> What is expected
In the listing below, rename every "black t-shirt" to "dark tee" and reproduce everything else unchanged.

##### Record excerpts #####

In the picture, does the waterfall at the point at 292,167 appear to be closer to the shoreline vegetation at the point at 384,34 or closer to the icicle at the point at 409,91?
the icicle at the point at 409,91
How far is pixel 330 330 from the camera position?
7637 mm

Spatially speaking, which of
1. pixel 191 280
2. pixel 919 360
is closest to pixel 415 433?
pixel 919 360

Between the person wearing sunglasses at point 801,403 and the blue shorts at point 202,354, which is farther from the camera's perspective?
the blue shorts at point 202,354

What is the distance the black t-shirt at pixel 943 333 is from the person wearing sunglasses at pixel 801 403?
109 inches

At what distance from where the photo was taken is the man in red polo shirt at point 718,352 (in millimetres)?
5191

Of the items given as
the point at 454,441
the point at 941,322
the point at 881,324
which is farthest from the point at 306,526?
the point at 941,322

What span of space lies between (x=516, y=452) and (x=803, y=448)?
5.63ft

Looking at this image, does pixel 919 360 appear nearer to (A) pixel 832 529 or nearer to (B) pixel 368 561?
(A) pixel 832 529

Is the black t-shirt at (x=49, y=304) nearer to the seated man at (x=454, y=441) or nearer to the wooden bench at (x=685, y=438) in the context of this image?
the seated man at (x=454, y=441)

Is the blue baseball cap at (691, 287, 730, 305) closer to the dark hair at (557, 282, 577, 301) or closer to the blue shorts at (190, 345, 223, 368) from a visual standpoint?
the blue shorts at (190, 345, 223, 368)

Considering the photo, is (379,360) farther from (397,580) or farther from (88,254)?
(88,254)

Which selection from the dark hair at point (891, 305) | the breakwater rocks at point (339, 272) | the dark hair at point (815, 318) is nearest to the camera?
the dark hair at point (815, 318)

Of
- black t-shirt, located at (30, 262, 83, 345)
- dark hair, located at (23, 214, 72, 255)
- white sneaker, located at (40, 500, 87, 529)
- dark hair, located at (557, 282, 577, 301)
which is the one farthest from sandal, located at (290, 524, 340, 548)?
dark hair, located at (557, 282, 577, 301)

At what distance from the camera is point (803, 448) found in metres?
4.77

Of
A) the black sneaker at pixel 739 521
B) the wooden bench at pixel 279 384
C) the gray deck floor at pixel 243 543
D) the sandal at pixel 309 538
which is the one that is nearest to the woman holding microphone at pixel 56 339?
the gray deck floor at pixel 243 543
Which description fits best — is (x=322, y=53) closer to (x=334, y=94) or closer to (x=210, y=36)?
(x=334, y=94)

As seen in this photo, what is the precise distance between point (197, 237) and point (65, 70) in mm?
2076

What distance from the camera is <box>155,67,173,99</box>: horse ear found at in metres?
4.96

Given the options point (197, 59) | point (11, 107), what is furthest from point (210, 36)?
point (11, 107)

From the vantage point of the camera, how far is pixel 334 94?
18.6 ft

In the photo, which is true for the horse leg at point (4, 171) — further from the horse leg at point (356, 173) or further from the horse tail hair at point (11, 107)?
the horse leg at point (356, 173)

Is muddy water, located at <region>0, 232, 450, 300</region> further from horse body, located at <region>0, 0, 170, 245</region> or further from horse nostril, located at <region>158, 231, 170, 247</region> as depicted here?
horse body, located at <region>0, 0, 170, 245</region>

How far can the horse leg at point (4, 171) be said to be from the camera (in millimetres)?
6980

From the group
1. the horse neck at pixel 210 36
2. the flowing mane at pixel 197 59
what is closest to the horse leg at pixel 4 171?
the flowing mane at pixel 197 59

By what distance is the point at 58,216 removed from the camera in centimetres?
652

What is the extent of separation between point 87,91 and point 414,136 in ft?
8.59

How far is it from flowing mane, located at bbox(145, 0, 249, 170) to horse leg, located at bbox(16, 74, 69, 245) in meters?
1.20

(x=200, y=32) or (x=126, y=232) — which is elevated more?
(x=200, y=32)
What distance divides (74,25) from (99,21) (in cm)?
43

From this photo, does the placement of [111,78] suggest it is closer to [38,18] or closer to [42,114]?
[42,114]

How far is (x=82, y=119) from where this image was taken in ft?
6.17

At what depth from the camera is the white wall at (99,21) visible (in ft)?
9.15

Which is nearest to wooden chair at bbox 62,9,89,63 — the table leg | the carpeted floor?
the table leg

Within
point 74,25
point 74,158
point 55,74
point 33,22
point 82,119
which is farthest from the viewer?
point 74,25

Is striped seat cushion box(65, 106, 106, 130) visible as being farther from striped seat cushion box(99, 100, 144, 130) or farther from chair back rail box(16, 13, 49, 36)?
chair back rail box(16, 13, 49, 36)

#####

> Answer in full
In the picture, does the waterfall at the point at 292,167 appear to be closer to the shoreline vegetation at the point at 384,34 or closer to the icicle at the point at 409,91?
the icicle at the point at 409,91
How far is pixel 330 330 from the camera position?
7637 mm

Spatially speaking, which of
1. pixel 191 280
2. pixel 919 360
is closest to pixel 415 433?
pixel 919 360

Between the person wearing sunglasses at point 801,403 and the blue shorts at point 202,354, which is farther from the camera's perspective?
the blue shorts at point 202,354

What is the distance the dark tee at pixel 943 333 is from the person wearing sunglasses at pixel 801 403?
109 inches

At what distance from where the photo was taken is the man in red polo shirt at point 718,352 (in millimetres)?
5191

Of the items given as
the point at 454,441
the point at 941,322
the point at 881,324
which is farthest from the point at 306,526?
the point at 941,322

What span of space lies between (x=516, y=452) and (x=803, y=448)?
5.63ft

Looking at this image, does pixel 919 360 appear nearer to (A) pixel 832 529 or nearer to (B) pixel 368 561?
(A) pixel 832 529

Is the dark tee at (x=49, y=304) nearer to the seated man at (x=454, y=441) or nearer to the wooden bench at (x=685, y=438) in the context of this image?
the seated man at (x=454, y=441)

Is the blue baseball cap at (691, 287, 730, 305) closer to the dark hair at (557, 282, 577, 301) or closer to the blue shorts at (190, 345, 223, 368) from a visual standpoint?
the blue shorts at (190, 345, 223, 368)

Considering the photo, is (379,360) farther from (397,580) or farther from (88,254)?
(88,254)

Which selection from the dark hair at point (891, 305) | the breakwater rocks at point (339, 272) | the dark hair at point (815, 318) is nearest to the camera?
the dark hair at point (815, 318)

Of
- dark tee, located at (30, 262, 83, 345)
- dark hair, located at (23, 214, 72, 255)
- white sneaker, located at (40, 500, 87, 529)
- dark hair, located at (557, 282, 577, 301)
which is the one farthest from sandal, located at (290, 524, 340, 548)?
dark hair, located at (557, 282, 577, 301)

At what distance from the camera is point (803, 448) found in metres?
4.77

Of
A) the black sneaker at pixel 739 521
B) the wooden bench at pixel 279 384
C) the gray deck floor at pixel 243 543
D) the sandal at pixel 309 538
which is the one that is nearest to the woman holding microphone at pixel 56 339?
the gray deck floor at pixel 243 543
Which description fits best — is (x=322, y=53) closer to (x=334, y=94) or closer to (x=210, y=36)?
(x=334, y=94)

As seen in this photo, what is the precise distance between point (197, 237) and point (65, 70) in mm?
2076

What distance from the camera is <box>155,67,173,99</box>: horse ear found at in metres?
4.96

Given the options point (197, 59) | point (11, 107), what is furthest from point (210, 36)?
point (11, 107)

From the vantage point of the camera, how far is pixel 334 94?
18.6 ft

In the photo, which is true for the horse leg at point (4, 171) — further from the horse leg at point (356, 173) or further from the horse tail hair at point (11, 107)?
the horse leg at point (356, 173)

Is muddy water, located at <region>0, 232, 450, 300</region> further from horse body, located at <region>0, 0, 170, 245</region> or further from horse nostril, located at <region>158, 231, 170, 247</region> as depicted here?
horse body, located at <region>0, 0, 170, 245</region>

How far can the horse leg at point (4, 171) be said to be from the camera (in millimetres)?
6980

From the group
1. the horse neck at pixel 210 36
2. the flowing mane at pixel 197 59
what is closest to the horse leg at pixel 4 171?
the flowing mane at pixel 197 59

By what distance is the point at 58,216 removed from the camera in centimetres?
652

What is the extent of separation between point 87,91 and point 414,136 in ft?
8.59

How far is it from flowing mane, located at bbox(145, 0, 249, 170) to horse leg, located at bbox(16, 74, 69, 245) in meters?
1.20

(x=200, y=32) or (x=126, y=232) — which is elevated more?
(x=200, y=32)
What distance divides (74,25) from (99,21) (in cm)?
43

From this photo, does the placement of [111,78] suggest it is closer to [38,18] or closer to [42,114]?
[42,114]

How far is (x=82, y=119) from where this image was taken in ft?
6.17

At what depth from the camera is the white wall at (99,21) visible (in ft)?
9.15

Which is nearest to wooden chair at bbox 62,9,89,63 — the table leg | the carpeted floor?
the table leg

Within
point 74,25
point 74,158
point 55,74
point 33,22
point 82,119
which is farthest from the viewer?
point 74,25

Is striped seat cushion box(65, 106, 106, 130) visible as being farther from striped seat cushion box(99, 100, 144, 130) or farther from chair back rail box(16, 13, 49, 36)?
chair back rail box(16, 13, 49, 36)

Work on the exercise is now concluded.